▶ _Problem to work on_:
Please count the lines of the material below that contain the string "camera", with case counting, and give only the number.

>> begin Stored records

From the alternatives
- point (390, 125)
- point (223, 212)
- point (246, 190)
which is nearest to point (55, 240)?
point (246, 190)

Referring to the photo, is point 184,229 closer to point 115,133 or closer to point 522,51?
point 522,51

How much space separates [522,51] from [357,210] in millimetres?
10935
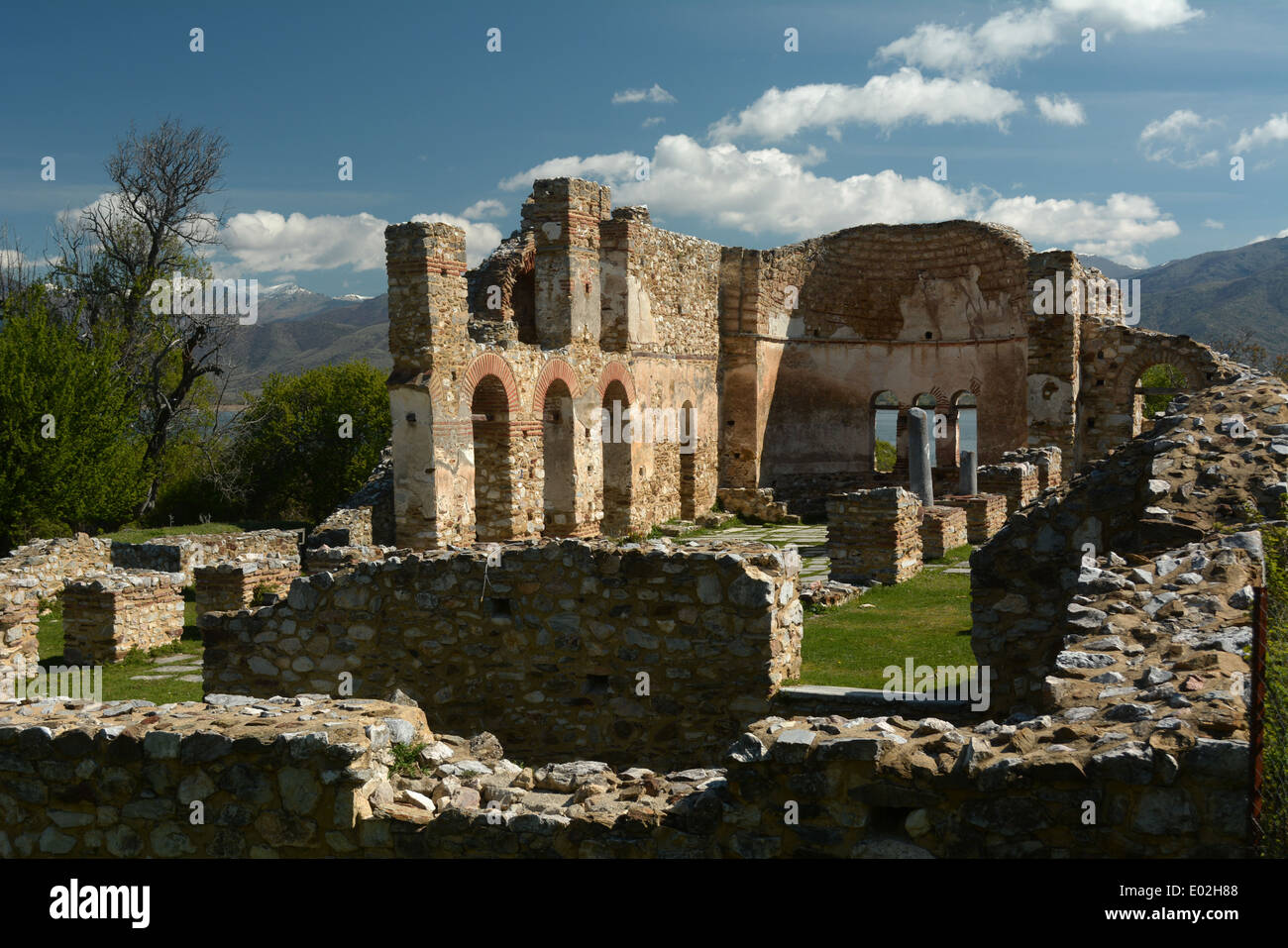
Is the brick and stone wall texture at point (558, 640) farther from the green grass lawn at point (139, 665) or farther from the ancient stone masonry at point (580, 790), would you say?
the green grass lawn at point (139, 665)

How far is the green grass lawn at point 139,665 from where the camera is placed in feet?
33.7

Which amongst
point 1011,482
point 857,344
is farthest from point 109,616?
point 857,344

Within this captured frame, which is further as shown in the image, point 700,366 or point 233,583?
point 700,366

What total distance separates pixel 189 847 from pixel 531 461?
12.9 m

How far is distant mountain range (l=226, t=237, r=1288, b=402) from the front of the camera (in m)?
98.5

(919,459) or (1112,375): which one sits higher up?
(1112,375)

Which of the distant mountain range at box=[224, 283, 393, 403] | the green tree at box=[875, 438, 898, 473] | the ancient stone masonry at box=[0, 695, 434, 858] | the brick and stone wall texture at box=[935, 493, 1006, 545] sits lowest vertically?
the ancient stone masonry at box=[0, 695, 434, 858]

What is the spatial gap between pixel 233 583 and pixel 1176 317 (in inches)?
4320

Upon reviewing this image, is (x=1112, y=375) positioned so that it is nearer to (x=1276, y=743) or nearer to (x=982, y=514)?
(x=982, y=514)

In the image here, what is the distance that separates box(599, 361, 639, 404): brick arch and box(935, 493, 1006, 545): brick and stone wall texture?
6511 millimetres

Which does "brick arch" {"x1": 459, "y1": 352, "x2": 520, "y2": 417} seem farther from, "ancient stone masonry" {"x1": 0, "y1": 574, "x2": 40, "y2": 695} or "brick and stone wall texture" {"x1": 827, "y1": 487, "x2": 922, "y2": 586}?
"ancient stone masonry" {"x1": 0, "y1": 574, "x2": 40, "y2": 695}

>> end Stored records
>> begin Stored records

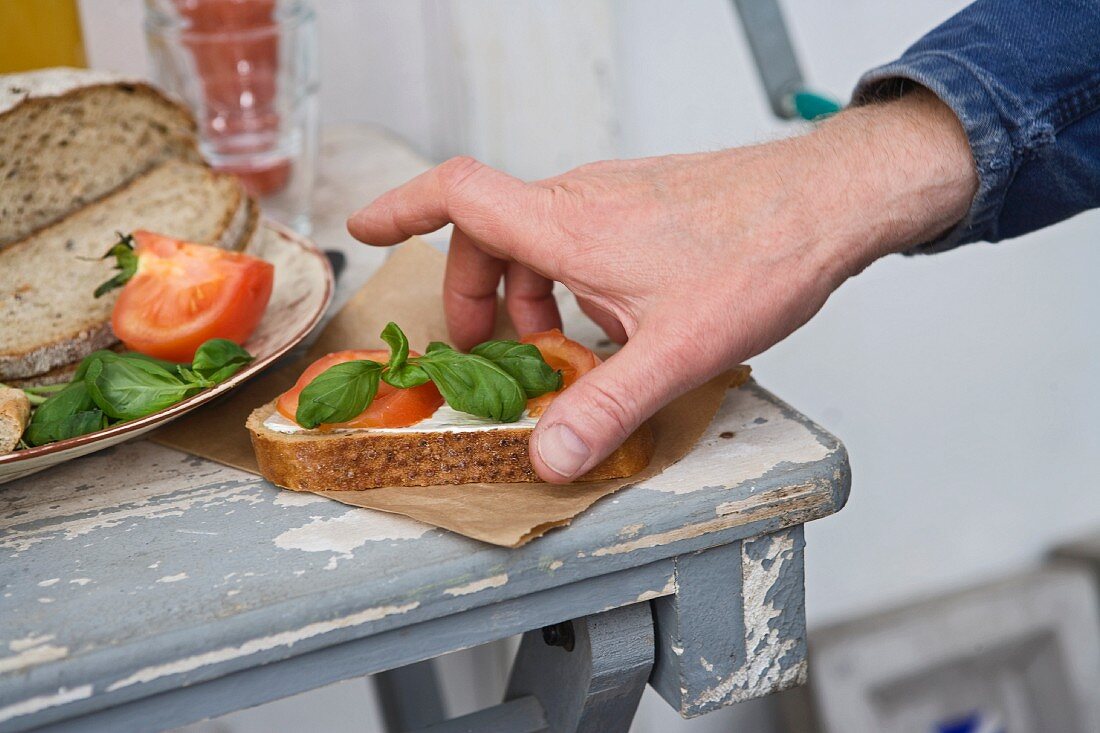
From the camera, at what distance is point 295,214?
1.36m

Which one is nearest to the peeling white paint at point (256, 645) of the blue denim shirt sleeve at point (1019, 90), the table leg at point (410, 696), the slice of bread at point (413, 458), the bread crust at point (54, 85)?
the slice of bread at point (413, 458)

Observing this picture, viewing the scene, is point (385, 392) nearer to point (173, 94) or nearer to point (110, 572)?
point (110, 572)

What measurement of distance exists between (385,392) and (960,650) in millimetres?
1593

>> end Stored records
>> begin Stored records

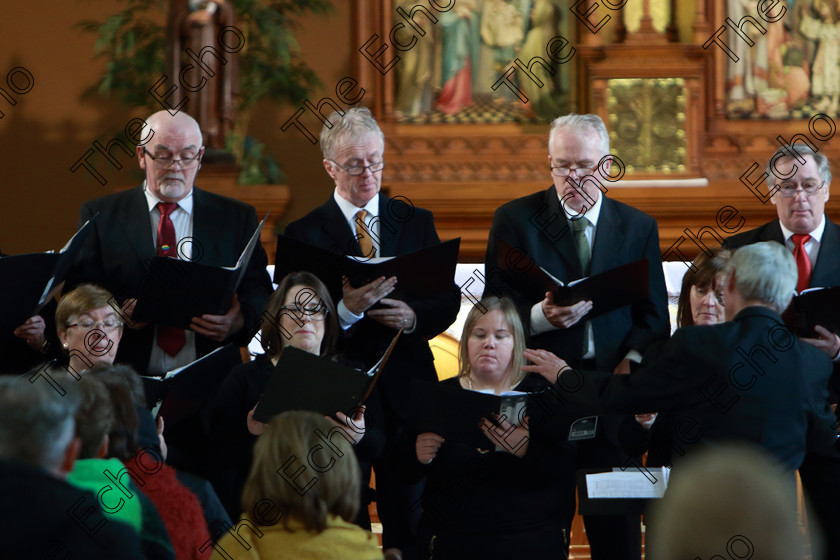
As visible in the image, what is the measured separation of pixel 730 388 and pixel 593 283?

>> end Stored records

▶ _Solved exercise_:
3